**FONTE**
※ ※ ※

De outro lado, no tropical-concreto (me refiro às experiências e trocas de neoconcretos e tropicalistas a partir do final da década de 1960 e não aos posteriores desdobramentos identitários e mercadológicos que reivindicaram uma herança associada ao nome ao “tropical”), nomes tão diferentes entre si quanto Caetano Veloso, Gilberto Gil, Hélio Oiticica, Haroldo de Campos, Torquato Neto e Waly Salomão, entre outros, apostavam em uma outra forma de resistir: alegre, festiva, não racionalista, não didática, que preferia antropofagizar o “povo” ao invés de “ensinar” lições; que se deixava afetar pelas potências “marginais”, essas que os adeptos do nacional-popular consideravam subdesenvolvidas e incapazes de transformar a história por si próprias.
Parangolés, suplementos culturais, festivais de música popular viravam o espaço de uma relação outra com o “público”, com a “realidade” do país, com a pobreza, com a alteridade etc. Apostar na alegria, na festa, na provocação, no desafio escandaloso mais do que no braço em riste, nos gritos de guerra, no embate armado contra o Estado. Mais do que buscar o “desenvolvimento” era preciso, segundo eles, criar as condições para o livre uso do comum, sem o qual qualquer desenvolvimento ficaria restrito a reiterar as forças dominantes. E era a partir dessa leitura micropolítica, ou antes, infrapolítica, que se buscava atuar frente a demandas macropolíticas como luta contra a ditadura ou a disputa entre “projetos” de Brasil.
Talvez seja interessante se perguntar como as manifestações que acontecem no Brasil, um pouco por toda a parte, desde junho de 2013, dialogam com essas duas memórias da resistência no Brasil. Como elas se relacionam com as potências nacional-populares ou as do tropical-concreto?
Não, certamente, para negar a novidade e a irredutibilidade das manifestações, mas porque talvez, a partir dessa pergunta, se possa pensar uma poética da resistência, ou antes, em termos de poéticas da resistência. Entendendo que estas são produzidas historicamente e orientam posturas e práticas adotadas durante os protestos. Penso que sua análise é fundamental não apenas para entender o que se passa com as manifestações, mas também para pensar o que estamos fazendo de nós mesmos enquanto “manifestantes” ou quais as implicações políticas e infrapolíticas do modo como nos relacionamos com as multidões que tomam de assalto as ruas do país.
A resistência nas manifestações se dá na própria prática do manifestar, isto é, na ocupação da rua, nas relações horizontais com outros manifestantes, na relação com a cidade, na invenção de novas táticas no calor do momento; mas também produz demandas frente ao Estado e suas instituições, como o Movimento Passe Livre (MPL) que, por exemplo, ao reivindicar a diminuição do preço do transporte urbano, tendo no horizonte a “tarifa zero”, vai do micropolítico ao macropolítico, lutando pelo direito comum de acessar a cidade como um instrumento fundamental para a participação política em sentido amplo. Assim, as manifestações seriam uma máquina de produzir corpos indóceis.

※ ※ ※

**TAREFAS A CUMPRIR**
1) Transcreva da fonte, sem nenhuma alteração, o trecho entre "A resistência nas" e "produzir corpos indóceis.", inclusive.
2) Dê continuidade ao texto sobre resistência e manifestações no Brasil, começando logo após a última frase dele.

**MATERIAL FORNECIDO**

※ ※ ※

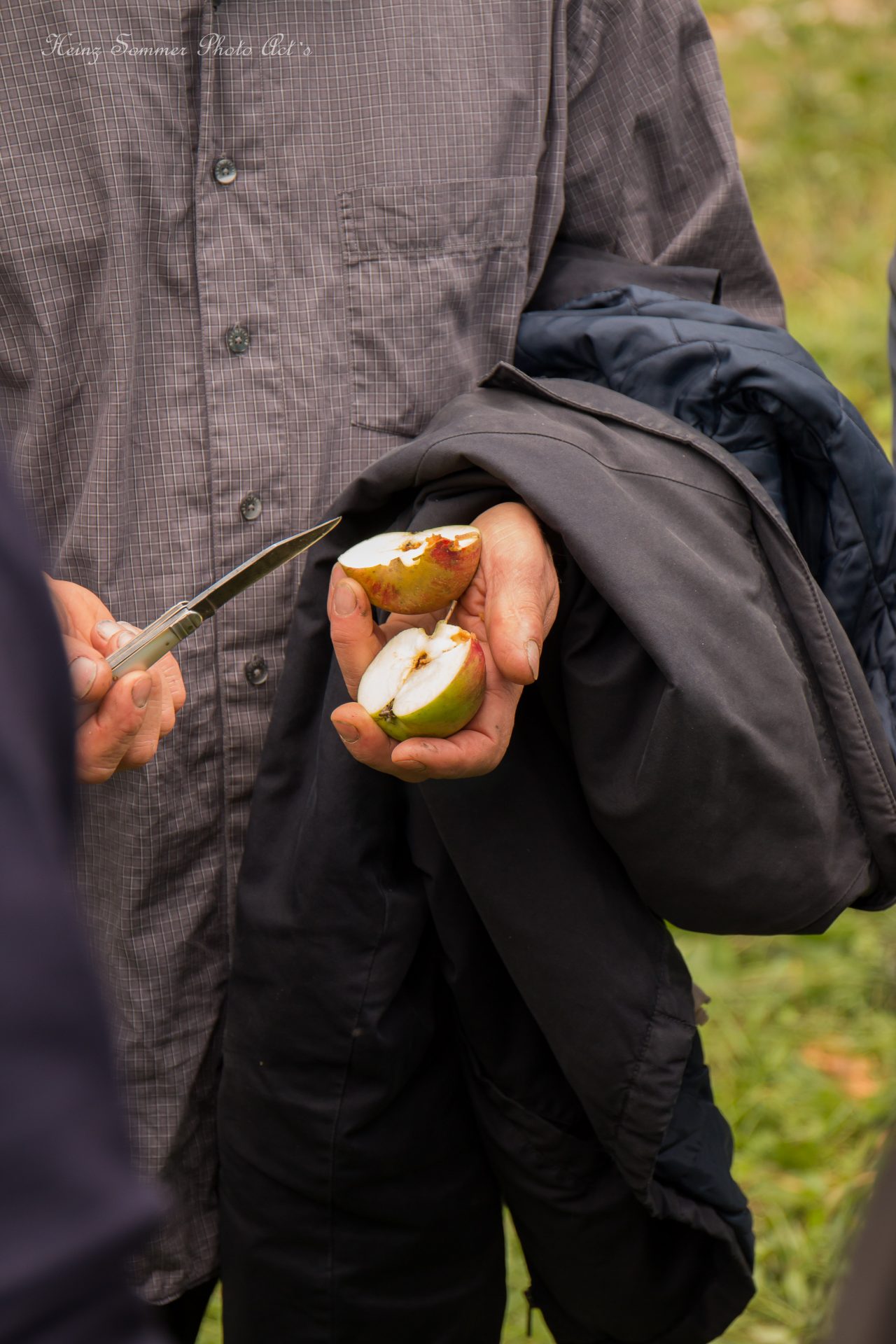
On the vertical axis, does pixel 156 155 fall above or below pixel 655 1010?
above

※ ※ ※

**RESPOSTAS DO EXERCÍCIO**
1)
A resistência nas manifestações se dá na própria prática do manifestar, isto é, na ocupação da rua, nas relações horizontais com outros manifestantes, na relação com a cidade, na invenção de novas táticas no calor do momento; mas também produz demandas frente ao Estado e suas instituições, como o Movimento Passe Livre (MPL) que, por exemplo, ao reivindicar a diminuição do preço do transporte urbano, tendo no horizonte a “tarifa zero”, vai do micropolítico ao macropolítico, lutando pelo direito comum de acessar a cidade como um instrumento fundamental para a participação política em sentido amplo. Assim, as manifestações seriam uma máquina de produzir corpos indóceis.

2)
E ainda que os militantes do MPL demonstrem uma enorme habilidade de expor suas pautas, a consciência que está em jogo é muito mais a de se saber afetado e atravessado pelos diversos microfascismos que afetam o cotidiano de todos nós, muito mais do que uma consciência idealizada de um sujeito universal. Em suma, o manifestante é o “qualquer um” afetado pela gigantesca fábrica de miséria humana que é o capitalismo contemporâneo.
Apesar das tentativas de captura à direita e da crença de certas parcelas das esquerdas partidárias de que era fundamental estabelecer uma “liderança” e um processo de conscientização das “massas”, das leituras enviesadas e reducionistas da mídia ou mesmo da violenta repressão policial, as manifestações são um espaço de experimentação onde as mais contraditórias forças podem emergir; e é nessa experimentação que surgem as disputas entre forças estético-políticas.
Cabe então perguntar: que forças estão emergindo? Quais poéticas da resistência estão em jogo nessas manifestações?
O que, de alguma forma, emerge com as manifestações é a possibilidade de tecer uma outra relação entre as dimensões social, política, cultural e estética, isto é, realizar uma intervenção sem que haja a necessidade de líderes explicando didaticamente como devem agir os manifestantes, mas uma elevação destes a condição de agentes e não apenas objeto do discurso político de outrem. Nem mesmo do discurso das mídias oficiais, que apesar de produzirem narrativas que tentam capturar as múltiplas formas de resistência em linguagens previamente codificadas, perdem seu monopólio da “informação” com a emergência de uma miríade de filmagens e fotografias que produzem narrativas de resistência.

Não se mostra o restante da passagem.